I use www.iii.co.uk for my normal stock trades but do iii offer a competitive CFD trading account? I am ideally looking at one with the following:



> * Direct Market Access - Personally, I would favour CFD brokers that offer direct market access (DMA)
> 
> * Online software - Look at a broker's trading software and how it compares to the other firms - many will offer a free download with delayed prices
> 
> ...


Taken from here http://www.learnmoney.co.uk/cfd/accounts.html


----------



## Slick 77 (Jun 19, 2007)

have you looked at Spread betting at all? similar to CFDs but no capital gains tax

http://www.contracts-for-difference.com/cfds-vs-spread-betting.html


----------



## mba (Jun 17, 2006)

I have been weighing up the pros and cons of spreadbetting v's CFD

You are right you do pay CGT on profits but you can also offset your losses against tax.

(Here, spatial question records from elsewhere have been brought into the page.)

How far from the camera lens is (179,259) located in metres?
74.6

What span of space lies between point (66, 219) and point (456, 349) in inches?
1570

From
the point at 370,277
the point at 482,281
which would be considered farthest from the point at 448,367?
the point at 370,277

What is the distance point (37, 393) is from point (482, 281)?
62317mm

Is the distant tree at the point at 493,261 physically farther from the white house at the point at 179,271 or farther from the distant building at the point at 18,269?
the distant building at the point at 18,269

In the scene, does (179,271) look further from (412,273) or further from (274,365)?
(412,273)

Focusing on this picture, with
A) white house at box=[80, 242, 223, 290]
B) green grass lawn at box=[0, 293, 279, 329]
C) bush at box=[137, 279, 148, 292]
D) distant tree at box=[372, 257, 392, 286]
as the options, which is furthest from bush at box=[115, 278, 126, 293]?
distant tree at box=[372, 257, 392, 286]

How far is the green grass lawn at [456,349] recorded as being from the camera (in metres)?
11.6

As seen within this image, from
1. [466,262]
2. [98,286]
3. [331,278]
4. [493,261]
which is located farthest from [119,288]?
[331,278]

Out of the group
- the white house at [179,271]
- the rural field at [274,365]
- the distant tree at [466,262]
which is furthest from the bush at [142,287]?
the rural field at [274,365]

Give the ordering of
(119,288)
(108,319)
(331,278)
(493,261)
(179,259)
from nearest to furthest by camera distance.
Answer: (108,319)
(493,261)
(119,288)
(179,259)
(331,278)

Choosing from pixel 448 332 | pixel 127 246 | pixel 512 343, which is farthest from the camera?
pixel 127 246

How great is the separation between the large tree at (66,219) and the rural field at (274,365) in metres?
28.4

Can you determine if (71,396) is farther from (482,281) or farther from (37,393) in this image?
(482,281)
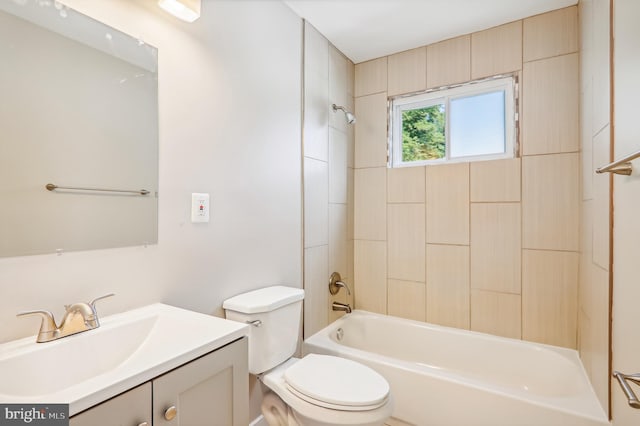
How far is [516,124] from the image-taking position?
7.01 feet

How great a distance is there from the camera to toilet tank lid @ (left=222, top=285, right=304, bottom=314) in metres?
1.44

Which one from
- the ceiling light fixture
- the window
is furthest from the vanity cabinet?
the window

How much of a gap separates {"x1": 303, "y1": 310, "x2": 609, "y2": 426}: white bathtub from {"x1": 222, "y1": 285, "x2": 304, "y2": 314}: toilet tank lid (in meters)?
0.62

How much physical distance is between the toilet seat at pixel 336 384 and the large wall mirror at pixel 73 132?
2.92 feet

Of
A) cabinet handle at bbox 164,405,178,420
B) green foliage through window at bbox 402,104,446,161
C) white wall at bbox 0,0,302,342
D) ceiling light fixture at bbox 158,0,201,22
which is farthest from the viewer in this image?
green foliage through window at bbox 402,104,446,161

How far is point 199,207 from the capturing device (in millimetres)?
1406

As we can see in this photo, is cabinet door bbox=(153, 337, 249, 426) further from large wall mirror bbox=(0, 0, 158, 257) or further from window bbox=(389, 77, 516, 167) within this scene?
window bbox=(389, 77, 516, 167)

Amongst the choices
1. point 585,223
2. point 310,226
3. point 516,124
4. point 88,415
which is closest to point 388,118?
point 516,124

Spreadbetting are basically a book makers where the broker gets to set their spread and is not reflective of open market (or do some have direct access spread betting?)

Mark


----------



## Slick 77 (Jun 19, 2007)

Hi Mark,

I had a look at IG Markets: http://www.igmarkets.co.uk/?QPID=1079&QPPID=1 as they provide direct access for their spread bet account but their margins looked quite high so I didn't open an account with them.

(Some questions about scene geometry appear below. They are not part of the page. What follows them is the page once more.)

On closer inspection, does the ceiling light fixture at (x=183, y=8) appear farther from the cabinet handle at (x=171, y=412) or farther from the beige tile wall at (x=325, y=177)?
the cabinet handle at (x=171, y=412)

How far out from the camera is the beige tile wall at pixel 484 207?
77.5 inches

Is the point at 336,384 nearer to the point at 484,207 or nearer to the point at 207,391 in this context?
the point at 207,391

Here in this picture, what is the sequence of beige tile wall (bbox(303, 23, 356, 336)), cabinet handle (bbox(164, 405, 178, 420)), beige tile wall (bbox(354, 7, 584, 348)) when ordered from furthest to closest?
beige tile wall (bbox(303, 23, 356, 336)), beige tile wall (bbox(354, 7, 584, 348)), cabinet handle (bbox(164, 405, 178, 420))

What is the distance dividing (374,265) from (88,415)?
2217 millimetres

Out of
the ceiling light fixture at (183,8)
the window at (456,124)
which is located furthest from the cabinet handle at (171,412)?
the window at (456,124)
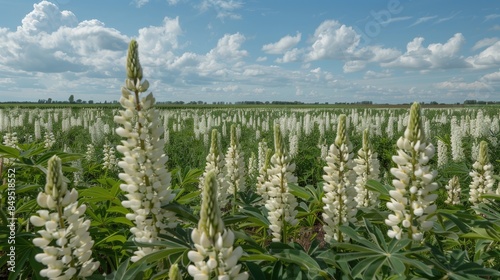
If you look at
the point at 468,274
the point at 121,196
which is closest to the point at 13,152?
the point at 121,196

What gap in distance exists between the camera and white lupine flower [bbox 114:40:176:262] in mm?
1801

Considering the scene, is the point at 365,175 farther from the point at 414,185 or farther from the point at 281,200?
the point at 414,185

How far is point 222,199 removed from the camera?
3148 millimetres

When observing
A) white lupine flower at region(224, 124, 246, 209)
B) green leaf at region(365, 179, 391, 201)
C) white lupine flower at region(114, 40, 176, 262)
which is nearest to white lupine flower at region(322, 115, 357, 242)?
green leaf at region(365, 179, 391, 201)

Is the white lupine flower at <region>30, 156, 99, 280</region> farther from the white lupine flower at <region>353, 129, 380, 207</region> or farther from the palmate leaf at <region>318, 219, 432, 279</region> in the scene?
the white lupine flower at <region>353, 129, 380, 207</region>

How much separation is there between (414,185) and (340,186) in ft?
1.62

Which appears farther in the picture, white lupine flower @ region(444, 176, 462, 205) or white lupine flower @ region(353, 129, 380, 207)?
white lupine flower @ region(444, 176, 462, 205)

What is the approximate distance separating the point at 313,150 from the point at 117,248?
8.08 meters

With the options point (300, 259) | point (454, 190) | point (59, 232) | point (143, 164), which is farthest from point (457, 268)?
point (454, 190)

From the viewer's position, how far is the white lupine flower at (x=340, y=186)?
2.29m

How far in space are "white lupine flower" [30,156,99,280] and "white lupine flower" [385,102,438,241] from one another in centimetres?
145

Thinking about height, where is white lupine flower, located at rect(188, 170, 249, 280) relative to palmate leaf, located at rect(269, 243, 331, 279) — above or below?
above

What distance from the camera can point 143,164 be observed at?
1823mm

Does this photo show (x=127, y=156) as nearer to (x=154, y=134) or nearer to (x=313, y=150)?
(x=154, y=134)
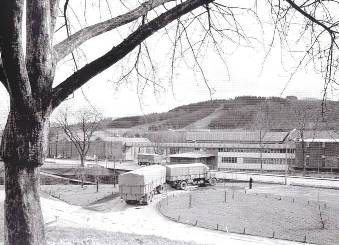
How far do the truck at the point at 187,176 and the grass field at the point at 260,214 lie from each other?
2539 mm

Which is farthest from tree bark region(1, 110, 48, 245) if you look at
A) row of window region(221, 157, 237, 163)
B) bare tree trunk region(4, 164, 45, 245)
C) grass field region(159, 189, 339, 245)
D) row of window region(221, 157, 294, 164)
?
row of window region(221, 157, 237, 163)

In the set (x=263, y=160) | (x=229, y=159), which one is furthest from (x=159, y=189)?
(x=263, y=160)

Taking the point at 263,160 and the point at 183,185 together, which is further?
the point at 263,160

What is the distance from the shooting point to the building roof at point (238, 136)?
69.5 meters

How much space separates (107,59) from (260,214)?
2391 cm

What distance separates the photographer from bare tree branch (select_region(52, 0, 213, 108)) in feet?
16.6

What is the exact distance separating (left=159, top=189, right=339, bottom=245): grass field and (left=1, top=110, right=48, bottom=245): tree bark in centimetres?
1680

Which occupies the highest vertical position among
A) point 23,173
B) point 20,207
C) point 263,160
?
point 23,173

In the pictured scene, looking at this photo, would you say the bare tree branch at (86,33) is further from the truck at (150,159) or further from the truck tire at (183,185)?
the truck at (150,159)

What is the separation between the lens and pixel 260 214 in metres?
26.8

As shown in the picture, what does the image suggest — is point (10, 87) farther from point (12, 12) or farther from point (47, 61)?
point (12, 12)

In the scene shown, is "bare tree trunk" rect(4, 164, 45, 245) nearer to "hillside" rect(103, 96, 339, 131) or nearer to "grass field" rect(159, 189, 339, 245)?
"hillside" rect(103, 96, 339, 131)

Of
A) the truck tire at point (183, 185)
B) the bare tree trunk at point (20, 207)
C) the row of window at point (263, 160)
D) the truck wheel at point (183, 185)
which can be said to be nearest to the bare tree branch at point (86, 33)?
the bare tree trunk at point (20, 207)

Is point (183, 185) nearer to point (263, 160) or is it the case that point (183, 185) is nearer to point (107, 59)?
point (263, 160)
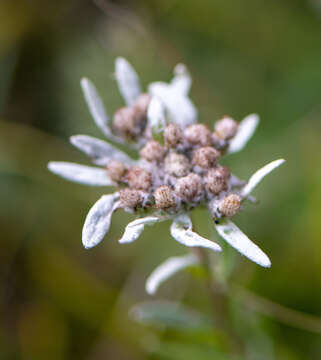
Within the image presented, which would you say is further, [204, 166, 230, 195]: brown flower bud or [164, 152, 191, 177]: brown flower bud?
[164, 152, 191, 177]: brown flower bud

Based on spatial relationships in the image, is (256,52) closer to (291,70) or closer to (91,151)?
(291,70)

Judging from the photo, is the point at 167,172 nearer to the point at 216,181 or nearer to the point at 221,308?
the point at 216,181

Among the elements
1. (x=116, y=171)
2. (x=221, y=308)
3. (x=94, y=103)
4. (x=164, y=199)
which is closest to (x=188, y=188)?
(x=164, y=199)

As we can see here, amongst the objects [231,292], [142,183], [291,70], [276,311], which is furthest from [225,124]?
[291,70]

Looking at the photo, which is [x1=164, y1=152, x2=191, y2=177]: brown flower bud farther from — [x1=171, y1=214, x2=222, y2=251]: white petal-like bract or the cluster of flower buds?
[x1=171, y1=214, x2=222, y2=251]: white petal-like bract

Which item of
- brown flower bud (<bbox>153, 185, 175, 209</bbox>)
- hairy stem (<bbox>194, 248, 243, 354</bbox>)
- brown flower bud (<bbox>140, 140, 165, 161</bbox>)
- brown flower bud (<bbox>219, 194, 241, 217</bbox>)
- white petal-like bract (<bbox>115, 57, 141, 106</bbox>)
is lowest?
hairy stem (<bbox>194, 248, 243, 354</bbox>)

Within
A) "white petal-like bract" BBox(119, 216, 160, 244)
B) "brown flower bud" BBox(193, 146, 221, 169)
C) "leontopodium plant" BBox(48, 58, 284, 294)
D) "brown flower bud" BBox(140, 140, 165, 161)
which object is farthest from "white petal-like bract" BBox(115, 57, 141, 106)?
"white petal-like bract" BBox(119, 216, 160, 244)

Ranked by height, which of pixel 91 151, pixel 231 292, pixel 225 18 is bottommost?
pixel 231 292
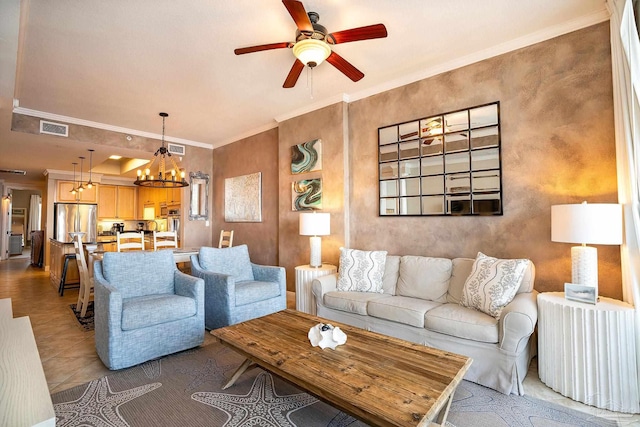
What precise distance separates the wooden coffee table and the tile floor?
100 centimetres

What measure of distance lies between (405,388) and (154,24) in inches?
125

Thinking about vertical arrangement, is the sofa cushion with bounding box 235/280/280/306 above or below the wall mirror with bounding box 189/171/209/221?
below

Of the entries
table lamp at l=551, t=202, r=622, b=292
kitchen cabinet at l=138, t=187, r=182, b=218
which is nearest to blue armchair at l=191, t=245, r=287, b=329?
table lamp at l=551, t=202, r=622, b=292

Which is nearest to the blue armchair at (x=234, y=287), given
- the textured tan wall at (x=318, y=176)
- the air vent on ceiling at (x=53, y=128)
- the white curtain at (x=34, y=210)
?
the textured tan wall at (x=318, y=176)

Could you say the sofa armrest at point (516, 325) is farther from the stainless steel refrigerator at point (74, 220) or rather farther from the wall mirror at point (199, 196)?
the stainless steel refrigerator at point (74, 220)

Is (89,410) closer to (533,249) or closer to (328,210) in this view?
(328,210)

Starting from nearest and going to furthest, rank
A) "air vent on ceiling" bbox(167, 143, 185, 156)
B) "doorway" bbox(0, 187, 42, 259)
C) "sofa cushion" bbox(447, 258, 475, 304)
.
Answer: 1. "sofa cushion" bbox(447, 258, 475, 304)
2. "air vent on ceiling" bbox(167, 143, 185, 156)
3. "doorway" bbox(0, 187, 42, 259)

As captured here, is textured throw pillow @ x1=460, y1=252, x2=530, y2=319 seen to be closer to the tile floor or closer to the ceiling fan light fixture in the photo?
the tile floor

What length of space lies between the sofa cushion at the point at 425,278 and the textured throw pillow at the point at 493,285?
305 millimetres

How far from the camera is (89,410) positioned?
1912 mm

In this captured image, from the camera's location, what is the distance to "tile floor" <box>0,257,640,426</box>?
6.83ft

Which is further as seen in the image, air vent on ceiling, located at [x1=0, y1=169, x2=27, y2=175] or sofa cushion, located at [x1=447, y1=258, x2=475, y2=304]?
air vent on ceiling, located at [x1=0, y1=169, x2=27, y2=175]

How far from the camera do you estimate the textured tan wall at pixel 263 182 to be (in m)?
5.18

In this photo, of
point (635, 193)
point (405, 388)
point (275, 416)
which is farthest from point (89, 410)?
point (635, 193)
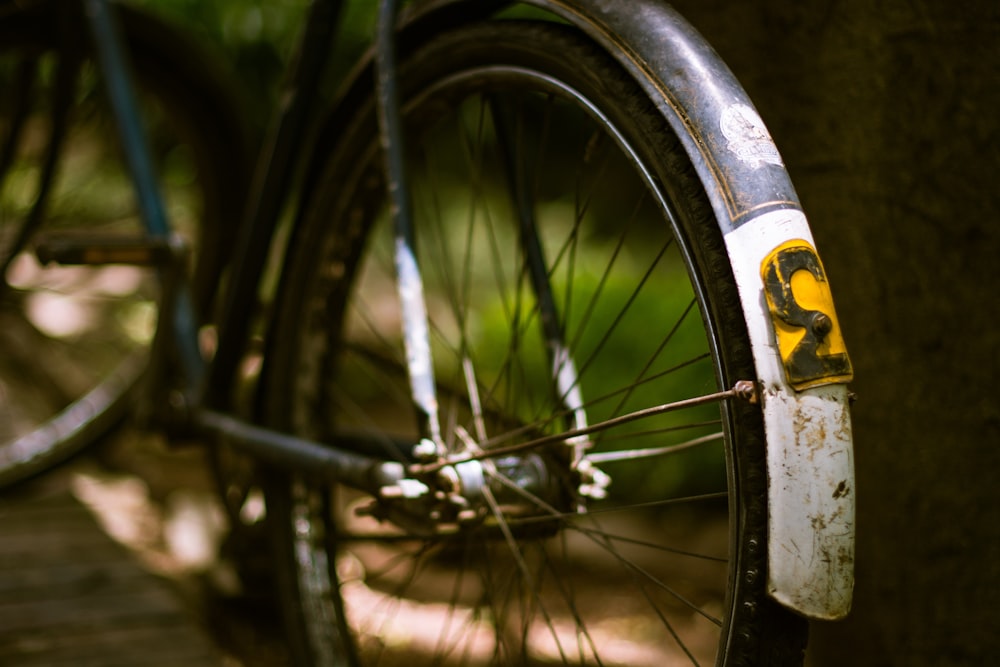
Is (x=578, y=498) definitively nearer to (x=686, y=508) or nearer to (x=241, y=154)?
(x=241, y=154)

I use tradfair which is good. Prices are very close to real prices but by not too much. Give there demo platform a go, I think its a good system. Let me know if you have any more questions.


----------



## mba (Jun 17, 2006)

Cheers Slick

Another way for me to lose money :lol:

Can you trade AIM stock in the live account?


----------



## Slick 77 (Jun 19, 2007)

mba said:


> Cheers Slick
> 
> Another way for me to lose money :lol:


ha-ha can be quite profitable if you have the time to keep an eye on it :thumb:


----------